The lawsuit claims bin Salman, also known as MBS, and bin Zayed, known as MBZ, recruited a network of US citizens that "worked in concert" to help spread the manipulated photos. 

"Each actor must be held responsible for their unlawful actions and Conspiracy against Ms. Oueiss, and this lawsuit marks the beginning of a journey toward justice for Ms. Oueiss," the filing said.

Litany of lawsuits

In April, a group of photos of Oueiss was leaked on Twitter and social media, allegedly after her phone was hacked. One of the pictures was doctored to make Oueiss, who was wearing a swimsuit, appear nude.

In July, Oueiss wrote about the hacking and leaking of her private life in the Washington Post.

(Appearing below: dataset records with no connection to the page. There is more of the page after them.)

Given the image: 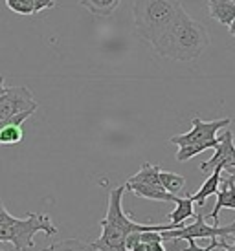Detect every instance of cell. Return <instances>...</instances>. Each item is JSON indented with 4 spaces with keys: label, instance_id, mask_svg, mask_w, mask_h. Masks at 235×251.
I'll return each mask as SVG.
<instances>
[{
    "label": "cell",
    "instance_id": "obj_13",
    "mask_svg": "<svg viewBox=\"0 0 235 251\" xmlns=\"http://www.w3.org/2000/svg\"><path fill=\"white\" fill-rule=\"evenodd\" d=\"M222 171H224L222 167H215L213 171H211V175L207 176V180L201 185V189H199L195 195H189L195 203H199V207H202V205L206 203V200L209 196L217 195L219 185H221V180H222Z\"/></svg>",
    "mask_w": 235,
    "mask_h": 251
},
{
    "label": "cell",
    "instance_id": "obj_6",
    "mask_svg": "<svg viewBox=\"0 0 235 251\" xmlns=\"http://www.w3.org/2000/svg\"><path fill=\"white\" fill-rule=\"evenodd\" d=\"M232 123L230 118L224 119H213V121H202L199 116L193 118V126L191 130L186 134H178L171 138V143L176 147H187V145H202V143H209V141L217 140V134L221 132L222 128Z\"/></svg>",
    "mask_w": 235,
    "mask_h": 251
},
{
    "label": "cell",
    "instance_id": "obj_2",
    "mask_svg": "<svg viewBox=\"0 0 235 251\" xmlns=\"http://www.w3.org/2000/svg\"><path fill=\"white\" fill-rule=\"evenodd\" d=\"M151 46L160 57L189 63L206 51L209 46V33L201 22L193 21L182 7L169 29Z\"/></svg>",
    "mask_w": 235,
    "mask_h": 251
},
{
    "label": "cell",
    "instance_id": "obj_3",
    "mask_svg": "<svg viewBox=\"0 0 235 251\" xmlns=\"http://www.w3.org/2000/svg\"><path fill=\"white\" fill-rule=\"evenodd\" d=\"M180 0H136L132 7L134 29L144 41L154 44L178 17Z\"/></svg>",
    "mask_w": 235,
    "mask_h": 251
},
{
    "label": "cell",
    "instance_id": "obj_20",
    "mask_svg": "<svg viewBox=\"0 0 235 251\" xmlns=\"http://www.w3.org/2000/svg\"><path fill=\"white\" fill-rule=\"evenodd\" d=\"M187 242V248L182 251H211L215 250V248H226L228 246V242H224V240H219V238H213L211 240V244L207 246V248H201V246L195 244V240H186Z\"/></svg>",
    "mask_w": 235,
    "mask_h": 251
},
{
    "label": "cell",
    "instance_id": "obj_15",
    "mask_svg": "<svg viewBox=\"0 0 235 251\" xmlns=\"http://www.w3.org/2000/svg\"><path fill=\"white\" fill-rule=\"evenodd\" d=\"M123 0H79V6L97 19H107L116 11Z\"/></svg>",
    "mask_w": 235,
    "mask_h": 251
},
{
    "label": "cell",
    "instance_id": "obj_12",
    "mask_svg": "<svg viewBox=\"0 0 235 251\" xmlns=\"http://www.w3.org/2000/svg\"><path fill=\"white\" fill-rule=\"evenodd\" d=\"M209 17L222 26H230L235 19V0H207Z\"/></svg>",
    "mask_w": 235,
    "mask_h": 251
},
{
    "label": "cell",
    "instance_id": "obj_10",
    "mask_svg": "<svg viewBox=\"0 0 235 251\" xmlns=\"http://www.w3.org/2000/svg\"><path fill=\"white\" fill-rule=\"evenodd\" d=\"M230 178H222V189L217 191V203L213 211L206 218H213V226H219V213L222 209H234L235 211V176L228 175Z\"/></svg>",
    "mask_w": 235,
    "mask_h": 251
},
{
    "label": "cell",
    "instance_id": "obj_17",
    "mask_svg": "<svg viewBox=\"0 0 235 251\" xmlns=\"http://www.w3.org/2000/svg\"><path fill=\"white\" fill-rule=\"evenodd\" d=\"M160 181L167 193L175 196H186V178L176 175V173H169V171H162L160 169Z\"/></svg>",
    "mask_w": 235,
    "mask_h": 251
},
{
    "label": "cell",
    "instance_id": "obj_4",
    "mask_svg": "<svg viewBox=\"0 0 235 251\" xmlns=\"http://www.w3.org/2000/svg\"><path fill=\"white\" fill-rule=\"evenodd\" d=\"M37 233H44L46 237L57 235V227L50 215L29 213L24 218L13 216L7 224L0 226V242H9L17 248V251H26L35 246L33 238Z\"/></svg>",
    "mask_w": 235,
    "mask_h": 251
},
{
    "label": "cell",
    "instance_id": "obj_24",
    "mask_svg": "<svg viewBox=\"0 0 235 251\" xmlns=\"http://www.w3.org/2000/svg\"><path fill=\"white\" fill-rule=\"evenodd\" d=\"M6 88L7 86H4V75H0V96L6 92Z\"/></svg>",
    "mask_w": 235,
    "mask_h": 251
},
{
    "label": "cell",
    "instance_id": "obj_5",
    "mask_svg": "<svg viewBox=\"0 0 235 251\" xmlns=\"http://www.w3.org/2000/svg\"><path fill=\"white\" fill-rule=\"evenodd\" d=\"M164 240H197V238H219L226 237V235H235V222L226 226V227H219V226H209L206 222L204 215H195V222L189 226H182L176 229L160 231Z\"/></svg>",
    "mask_w": 235,
    "mask_h": 251
},
{
    "label": "cell",
    "instance_id": "obj_23",
    "mask_svg": "<svg viewBox=\"0 0 235 251\" xmlns=\"http://www.w3.org/2000/svg\"><path fill=\"white\" fill-rule=\"evenodd\" d=\"M13 218V215H9V211L4 207V203L0 202V226H4V224H7L9 220Z\"/></svg>",
    "mask_w": 235,
    "mask_h": 251
},
{
    "label": "cell",
    "instance_id": "obj_14",
    "mask_svg": "<svg viewBox=\"0 0 235 251\" xmlns=\"http://www.w3.org/2000/svg\"><path fill=\"white\" fill-rule=\"evenodd\" d=\"M176 207L175 211H171L169 215H167V220L171 224H175L176 227H182L184 224H186L187 218H195V202L191 200V196L186 195V196H178L176 198Z\"/></svg>",
    "mask_w": 235,
    "mask_h": 251
},
{
    "label": "cell",
    "instance_id": "obj_28",
    "mask_svg": "<svg viewBox=\"0 0 235 251\" xmlns=\"http://www.w3.org/2000/svg\"><path fill=\"white\" fill-rule=\"evenodd\" d=\"M0 251H4V250H0ZM42 251H44V250H42Z\"/></svg>",
    "mask_w": 235,
    "mask_h": 251
},
{
    "label": "cell",
    "instance_id": "obj_1",
    "mask_svg": "<svg viewBox=\"0 0 235 251\" xmlns=\"http://www.w3.org/2000/svg\"><path fill=\"white\" fill-rule=\"evenodd\" d=\"M123 193L125 185L114 187L109 193V209L107 216L99 220L101 235L92 246L99 251H127L125 240L131 233H144V231H169L176 229L175 224H140L132 216L123 211Z\"/></svg>",
    "mask_w": 235,
    "mask_h": 251
},
{
    "label": "cell",
    "instance_id": "obj_9",
    "mask_svg": "<svg viewBox=\"0 0 235 251\" xmlns=\"http://www.w3.org/2000/svg\"><path fill=\"white\" fill-rule=\"evenodd\" d=\"M33 112L26 110L17 114L13 118L0 121V145H17L22 141V123L31 116Z\"/></svg>",
    "mask_w": 235,
    "mask_h": 251
},
{
    "label": "cell",
    "instance_id": "obj_16",
    "mask_svg": "<svg viewBox=\"0 0 235 251\" xmlns=\"http://www.w3.org/2000/svg\"><path fill=\"white\" fill-rule=\"evenodd\" d=\"M131 183H146V185H162L160 181V167L158 165H152V163H144L140 167L138 173H134L132 176H129ZM164 187V185H162Z\"/></svg>",
    "mask_w": 235,
    "mask_h": 251
},
{
    "label": "cell",
    "instance_id": "obj_27",
    "mask_svg": "<svg viewBox=\"0 0 235 251\" xmlns=\"http://www.w3.org/2000/svg\"><path fill=\"white\" fill-rule=\"evenodd\" d=\"M228 28H230V33H232V35L235 37V19H234V22H232V24H230Z\"/></svg>",
    "mask_w": 235,
    "mask_h": 251
},
{
    "label": "cell",
    "instance_id": "obj_22",
    "mask_svg": "<svg viewBox=\"0 0 235 251\" xmlns=\"http://www.w3.org/2000/svg\"><path fill=\"white\" fill-rule=\"evenodd\" d=\"M35 2V13H41L44 9L56 7V0H33Z\"/></svg>",
    "mask_w": 235,
    "mask_h": 251
},
{
    "label": "cell",
    "instance_id": "obj_21",
    "mask_svg": "<svg viewBox=\"0 0 235 251\" xmlns=\"http://www.w3.org/2000/svg\"><path fill=\"white\" fill-rule=\"evenodd\" d=\"M132 251H167V250L164 248L162 242L152 240V242H138V244L134 246V250Z\"/></svg>",
    "mask_w": 235,
    "mask_h": 251
},
{
    "label": "cell",
    "instance_id": "obj_25",
    "mask_svg": "<svg viewBox=\"0 0 235 251\" xmlns=\"http://www.w3.org/2000/svg\"><path fill=\"white\" fill-rule=\"evenodd\" d=\"M234 238H235V235H234ZM224 251H235V240H234V244L226 246V248H224Z\"/></svg>",
    "mask_w": 235,
    "mask_h": 251
},
{
    "label": "cell",
    "instance_id": "obj_11",
    "mask_svg": "<svg viewBox=\"0 0 235 251\" xmlns=\"http://www.w3.org/2000/svg\"><path fill=\"white\" fill-rule=\"evenodd\" d=\"M125 191H131L140 198H147V200H156V202H176L178 196L167 193L162 185H146V183H125Z\"/></svg>",
    "mask_w": 235,
    "mask_h": 251
},
{
    "label": "cell",
    "instance_id": "obj_19",
    "mask_svg": "<svg viewBox=\"0 0 235 251\" xmlns=\"http://www.w3.org/2000/svg\"><path fill=\"white\" fill-rule=\"evenodd\" d=\"M6 6L19 15H35L33 0H6Z\"/></svg>",
    "mask_w": 235,
    "mask_h": 251
},
{
    "label": "cell",
    "instance_id": "obj_7",
    "mask_svg": "<svg viewBox=\"0 0 235 251\" xmlns=\"http://www.w3.org/2000/svg\"><path fill=\"white\" fill-rule=\"evenodd\" d=\"M37 106L39 105L28 86H7L6 92L0 96V121L13 118L26 110L35 112Z\"/></svg>",
    "mask_w": 235,
    "mask_h": 251
},
{
    "label": "cell",
    "instance_id": "obj_18",
    "mask_svg": "<svg viewBox=\"0 0 235 251\" xmlns=\"http://www.w3.org/2000/svg\"><path fill=\"white\" fill-rule=\"evenodd\" d=\"M44 251H99L96 250L92 242H83L79 238H66V240H61V242H56L50 248H46Z\"/></svg>",
    "mask_w": 235,
    "mask_h": 251
},
{
    "label": "cell",
    "instance_id": "obj_26",
    "mask_svg": "<svg viewBox=\"0 0 235 251\" xmlns=\"http://www.w3.org/2000/svg\"><path fill=\"white\" fill-rule=\"evenodd\" d=\"M222 173H226V175L235 176V167H228V169H226V171H222Z\"/></svg>",
    "mask_w": 235,
    "mask_h": 251
},
{
    "label": "cell",
    "instance_id": "obj_8",
    "mask_svg": "<svg viewBox=\"0 0 235 251\" xmlns=\"http://www.w3.org/2000/svg\"><path fill=\"white\" fill-rule=\"evenodd\" d=\"M219 145L215 147V154L207 161L201 163V171L207 173L213 171L215 167H222L224 171L228 167H235V143H234V132L230 130H221Z\"/></svg>",
    "mask_w": 235,
    "mask_h": 251
}]
</instances>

In addition to naming bin Salman and bin Zayed as defendants, the lawsuit also lists other top officials and entities including bin Salman's former aide Saud al-Qahtani and the Saudi news outlet Al Arabiya.

The legal filing seeks an order from a judge to bar any of the defendants from engaging in this conduct in the future and also seeks compensation greater than $5,000 for the damage caused by the attack.

MBS has faced a litany of lawsuits this year, with ex-intelligence officer Saad al-Jabri filing a suit accusing him of ordering a hit squad to assassinate him, and the fiancee of Saudi journalist Jamal Khashoggi filing a case against the crown prince over the murder of the slain columnist.